DTEK Renewables, the operating company managing the renewable energy assets of DTEK Group, is a major beneficiary of the green tariff scheme.

As a result, the tariff, which is beneficial for Akhmetov’s company, was slightly reduced.

According to Orzhel, the leadership of the energy industry was well aware the tariff would now be too low to compensate for the cost of generating green energy, and debts would continue to grow on the market.

In the autumn of 2020, the government accepted a DTEK proposal to return the mines of the Dobropilliavuhillia company to the state. The energy company had leased the mines in 2010 for 49 years, but had since decided to abandon them.

As a result, instead of conducting a transparent audit, the government decided to pay Akhmetov compensation from the state budget of more than UAH 400 million ($14.7 million) for investments allegedly made in the mines.

According to NV, in April 2020 Shmyhal also made a decision to introduce a 65 percent duty on coal imports from Russia, which was also a boon for DTEK’s business.

Orzhel also said Shmyhal had actively defended former Acting Energy Minister Olha Buslavets from dismissal. Buslavets had been accused of acting in the interests of Akhmetov’s energy company.

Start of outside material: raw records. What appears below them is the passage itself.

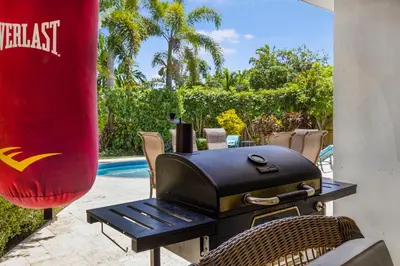 a grill with a table and chairs next to a pool at Spacious Miami Home with Private Pool & Parking in Biscayne Park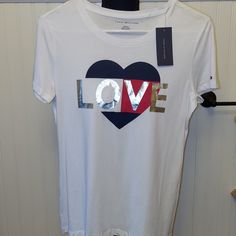 This Is A Great Looking, White T-Shirt With "Love" In Silver With A Background Of A Black White And Red Heart! Very Lightweight, Super Soft And Comfy! Size Xs Combine With Other Items In My Closet To Save On Shipping Or Make Me An Offer! Tommy Hilfiger Graphic Tee With Letter Print, Tommy Hilfiger Graphic Tee With Graphic Print, Tommy Hilfiger Graphic Print Tee, Tommy Hilfiger White Crew Neck Top, Tommy Hilfiger White T-shirt With Graphic Print, Tommy Hilfiger White Graphic Print Top, Tommy Hilfiger White Short Sleeve Top, White Short Sleeve Tommy Hilfiger Top, Tommy Hilfiger Graphic Tee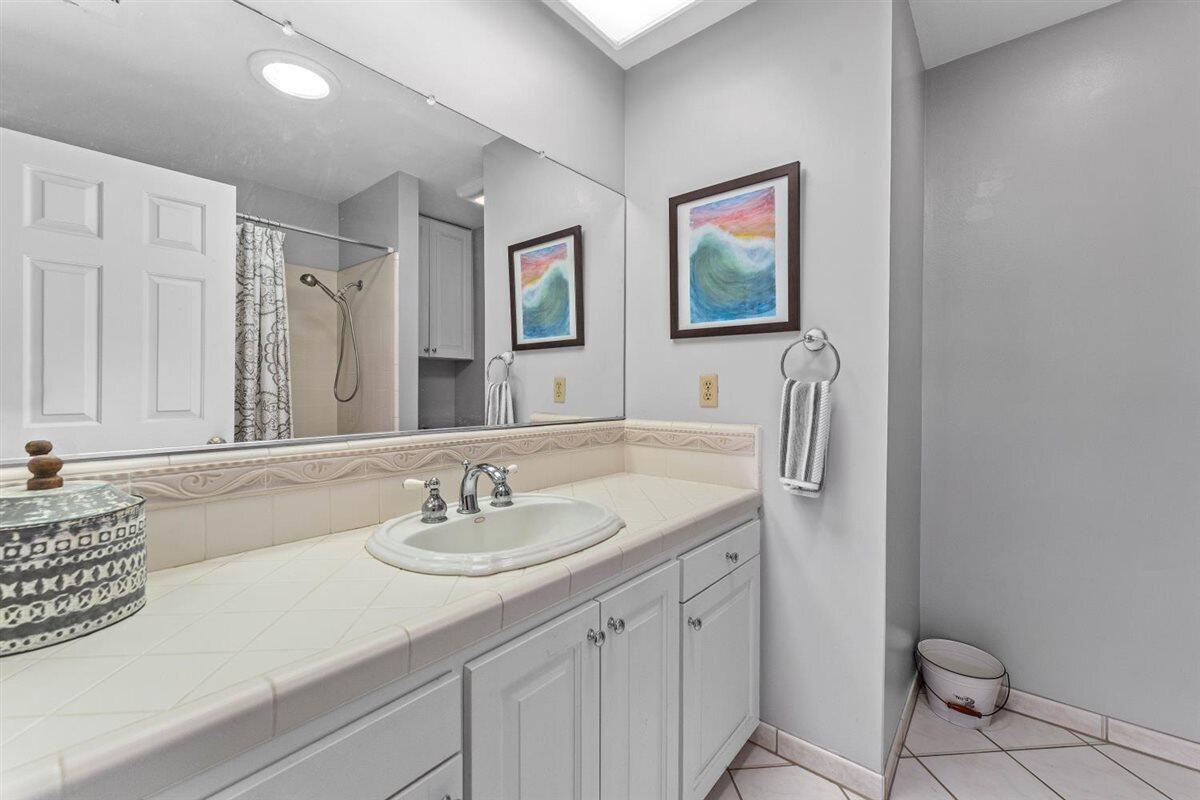 14545 Carriage Lane Red Bluff, CA 96080 - Photo 32 of 67 a bathroom with a sink a toilet and a mirror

“I don’t believe that (former members of) DTEK’s top management who are appointed to posts in the government don’t have in the company’s interests at heart,” said Agia Zagrebelskaya, the founder of the League of Antitrust, a non-government anti-monopoly organization.

“They are persuaded and infected with the idea that what is good for them is good for the whole country,” she said.

The prime minister’s press service did not reply to an NV request for comments on this story.